Figure 1 depicts main modules of ODN. Typical workflow for data publishing and data consumption is as follows:
- Data publisher creates new dataset record in ODN/InternalCatalog.
- Data publisher specifies metadata of the dataset record, such as its name, description, license, topic, etc.
- Data publisher associates the dataset record with a data publishing pipeline (created either by using wizard or by directly using ODN/UnifiedViews, an ETL tool for RDF data).
- Data publisher specifies sources of the dataset (Excel spreadsheets, tables in relational database, REST service etc.).
- Data publisher specified how the data sources should be transformed (Certain rows/columns removed/adjusted in the tabular data sources, data sources are anonymised, integrated with other data sources, cleansed etc.)
- Data publisher specifies how the data should be published (in which formats they will be available to data consumers - CSV/RDF dumps, REST API, SPARQL Endpoint API)
- Data publisher clicks "Publish" button to publish data sources for the given dataset as defined.
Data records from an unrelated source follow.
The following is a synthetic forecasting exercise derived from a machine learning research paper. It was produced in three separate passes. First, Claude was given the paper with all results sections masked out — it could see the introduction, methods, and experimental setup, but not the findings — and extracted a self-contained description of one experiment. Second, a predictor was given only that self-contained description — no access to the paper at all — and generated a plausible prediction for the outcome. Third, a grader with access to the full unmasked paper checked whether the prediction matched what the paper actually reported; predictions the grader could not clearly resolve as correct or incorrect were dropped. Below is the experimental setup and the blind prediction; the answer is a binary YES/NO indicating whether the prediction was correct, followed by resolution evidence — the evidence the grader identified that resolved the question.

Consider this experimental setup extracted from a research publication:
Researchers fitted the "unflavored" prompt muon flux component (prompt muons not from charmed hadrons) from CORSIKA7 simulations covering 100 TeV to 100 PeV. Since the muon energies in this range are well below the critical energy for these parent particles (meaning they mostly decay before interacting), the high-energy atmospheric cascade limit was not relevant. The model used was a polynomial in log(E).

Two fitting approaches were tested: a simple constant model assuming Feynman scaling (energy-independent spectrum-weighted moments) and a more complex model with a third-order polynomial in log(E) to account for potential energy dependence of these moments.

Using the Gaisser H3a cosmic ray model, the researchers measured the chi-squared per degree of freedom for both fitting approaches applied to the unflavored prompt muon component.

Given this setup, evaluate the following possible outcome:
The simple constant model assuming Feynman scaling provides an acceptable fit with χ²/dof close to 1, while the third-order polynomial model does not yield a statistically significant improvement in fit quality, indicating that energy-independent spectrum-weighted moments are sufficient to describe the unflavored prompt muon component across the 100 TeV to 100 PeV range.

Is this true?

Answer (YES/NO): NO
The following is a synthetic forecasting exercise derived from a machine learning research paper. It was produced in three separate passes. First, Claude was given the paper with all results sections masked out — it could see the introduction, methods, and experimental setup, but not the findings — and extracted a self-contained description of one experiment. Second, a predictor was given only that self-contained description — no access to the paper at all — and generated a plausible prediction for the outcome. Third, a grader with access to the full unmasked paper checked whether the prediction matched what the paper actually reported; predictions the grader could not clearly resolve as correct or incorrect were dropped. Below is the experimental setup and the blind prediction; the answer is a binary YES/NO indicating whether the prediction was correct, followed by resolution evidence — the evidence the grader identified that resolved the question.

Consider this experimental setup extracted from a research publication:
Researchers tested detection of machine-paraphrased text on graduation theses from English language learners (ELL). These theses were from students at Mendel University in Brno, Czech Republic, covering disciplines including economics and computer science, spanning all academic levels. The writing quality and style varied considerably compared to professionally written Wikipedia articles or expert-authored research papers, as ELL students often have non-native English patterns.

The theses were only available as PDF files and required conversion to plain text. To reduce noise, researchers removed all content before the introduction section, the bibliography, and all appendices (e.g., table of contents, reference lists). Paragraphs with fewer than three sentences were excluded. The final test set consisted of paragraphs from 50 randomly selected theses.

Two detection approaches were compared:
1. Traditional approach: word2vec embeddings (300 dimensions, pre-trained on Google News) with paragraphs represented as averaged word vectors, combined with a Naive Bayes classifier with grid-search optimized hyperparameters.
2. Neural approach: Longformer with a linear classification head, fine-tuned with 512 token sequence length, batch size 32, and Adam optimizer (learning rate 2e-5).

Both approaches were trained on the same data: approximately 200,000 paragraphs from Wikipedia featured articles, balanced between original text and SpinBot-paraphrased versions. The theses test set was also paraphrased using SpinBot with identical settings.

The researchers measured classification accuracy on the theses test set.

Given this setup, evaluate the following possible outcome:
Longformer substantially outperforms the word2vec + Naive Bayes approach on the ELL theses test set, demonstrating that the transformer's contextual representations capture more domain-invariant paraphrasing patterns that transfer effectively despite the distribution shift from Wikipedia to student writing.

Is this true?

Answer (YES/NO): YES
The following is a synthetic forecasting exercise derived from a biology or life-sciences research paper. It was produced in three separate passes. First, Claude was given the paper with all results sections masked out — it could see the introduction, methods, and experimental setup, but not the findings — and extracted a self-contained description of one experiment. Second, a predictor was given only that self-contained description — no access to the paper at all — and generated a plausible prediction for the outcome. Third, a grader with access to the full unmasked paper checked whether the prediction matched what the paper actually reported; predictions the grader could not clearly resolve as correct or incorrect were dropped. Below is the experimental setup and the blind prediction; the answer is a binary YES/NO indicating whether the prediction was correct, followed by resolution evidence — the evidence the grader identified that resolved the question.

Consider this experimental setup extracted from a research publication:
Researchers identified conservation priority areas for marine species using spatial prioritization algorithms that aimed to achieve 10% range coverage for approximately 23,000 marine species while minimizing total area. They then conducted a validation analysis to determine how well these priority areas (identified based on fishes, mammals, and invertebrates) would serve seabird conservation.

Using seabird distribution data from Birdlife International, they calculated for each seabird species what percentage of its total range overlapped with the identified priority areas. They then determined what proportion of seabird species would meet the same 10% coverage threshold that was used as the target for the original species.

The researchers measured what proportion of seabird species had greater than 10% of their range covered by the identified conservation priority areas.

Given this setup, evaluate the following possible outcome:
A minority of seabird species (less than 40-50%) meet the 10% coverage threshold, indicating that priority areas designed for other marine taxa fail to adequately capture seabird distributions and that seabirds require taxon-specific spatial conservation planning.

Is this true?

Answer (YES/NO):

- Publishing pipeline is run in ODN/UnifiedViews, which ensures extraction of data sources, its transformation, and creation of output published data.
- ODN/InternalCatalog is updated with links to newly published data.
- ODN/Publication module prepares REST API, SPARQL Endpoint API for the published data.
- Data publisher verifies the publication process, makes the dataset publicly available.
- As a result, dataset record in ODN/InternalCatalog is pushed to publicly available ODN/PublicCatalog.
- Data consumer may access published data (using ODN/PublicCatalog)
- Data consumer may download dumps of published data
- Data consumer may access published data via REST API/SPARQL Endpoint API
- Application developer may access Apache Atom feed to get published data which changed from the last time.
- Data publisher may update data at any time (by re-running publication process).
- Update may be automated (by setting a schedule for repeated re-run of the publication process)
- (Optional) Data publisher may also configure search strategy for the published dataset, so that data consumers may search the dataset using tailored search engine.